British Columbia

Coquihalla Highway closed for avalanche control

The Coquihalla Highway is closed indefinitely while the provincial government launches major avalanche control work Friday, following a Class 4 avalanche the day before that buried a section of the highway at the Great Bear Snowshed.

B.C. government says major avalanche control will use 3 helicopters and take "several hours"

Coquihalla Highway highway closed

11 years ago
Duration 1:58
Highway is closed indefinitely for major avalanche control work

The Coquihalla Highway is closed indefinitely while the provincial government launches major avalanche control work Friday, following a Class 4 avalanche the day before that buried a section of the highway at the Great Bear Snowshed.

A Class 4 avalanche is "highly destructive and could destroy a rail car and bury a house," according to the Canadian Avalanche Centre. Approximately 100 vehicles had to be helped off the highway following the slide. 

Transportation Minister Todd Stone says the avalanche control mission it hopes to undertake Friday — weather permitting — will be one of the largest avalanche control missions in the highway's history. It will involve up to three helicopters and take several hours to complete.

Three helicopters stand by on the Coquihalla Highway Friday as provincial crews prepare to bombard nearby mountains with bags of explosives to dislodge snow in a major avalanche control project. (VSA Highway Maintenance)
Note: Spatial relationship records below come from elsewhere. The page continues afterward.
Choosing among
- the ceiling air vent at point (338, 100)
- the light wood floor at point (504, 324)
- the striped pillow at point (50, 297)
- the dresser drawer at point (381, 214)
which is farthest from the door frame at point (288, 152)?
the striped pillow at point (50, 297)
The Coquihalla saw more than 30 centimetres of additional snow Thursday night, and has seen nearly three metres of new snow over the last 10 days.

"The huge volume of snow is sitting on a weak layer, making it very unstable," says Stone. 

"The result has been slides on paths that have never before reached the highway in the 27 years that the Coquihalla Highway has been open."

Once control activities are complete, the government says it will take several hours for maintenance crews to clear the highway before it is safe to reopen.

Detours are available through Highway 1 and Highway 8.

The Coquihalla was reopened briefly Wednesday after being closed Tuesday for more than a day by a smaller avalanche near the summit.

Special avalanche warning issued

The Canadian Avalanche Centre has issued a special avalanche alert for this weekend and into next week warning of a very high continuing avalanche risk in most of the mountain ranges in B.C. and Alberta.

The Canadian Avalanche Centre is warning that conditions are dangerous in the mountains of B.C. and Alberta. (Adrian Wyld/Canadian Press) (Adrian Wyld/Canadian Press)

Canadian Avalanche Centre manager Karl Klassen says a prolonged drought has left the surface of the snowpack in very bad shape.

“Now the new snow is sitting on one of the worst weak layers we’ve seen in a few years. That weakness is currently anywhere between one and two metres deep so, when it’s triggered the resulting avalanches are very large.”

Last weekend, an Alberta snowmobiler was killed on Boulder Mountain near Revelstoke, B.C. Three skiers were rescued Saturday from an avalanche about a minute's helicopter flight from the Coquihalla the same day.

Last month, a snowmobiler died in an avalanche south of Valemount, B.C.

More snow expected

CBC meteorologist Johanna Wagstaffe says 200 centimetres of snow has fallen near the Coquihalla Highway over the past eight days, and it's the most dangerous kind.

"It is storm snow, meaning the winds have created these dangerous slab layers which are between 100 to 200 centimetres and it's that entire slab of fresh snow that can slip," said Wagstaffe.

Wagstaffe said there may be a bit of a break from the snow on Friday, before it begins to fall again on Saturday.

Weather permitting, crews will be conducting avalanche control on the Coquihalla Highway on Friday. DriveBC is advising drivers to take alternative routes on Highway 1 and Highway 8, or on Highway 3 to the Okanagan.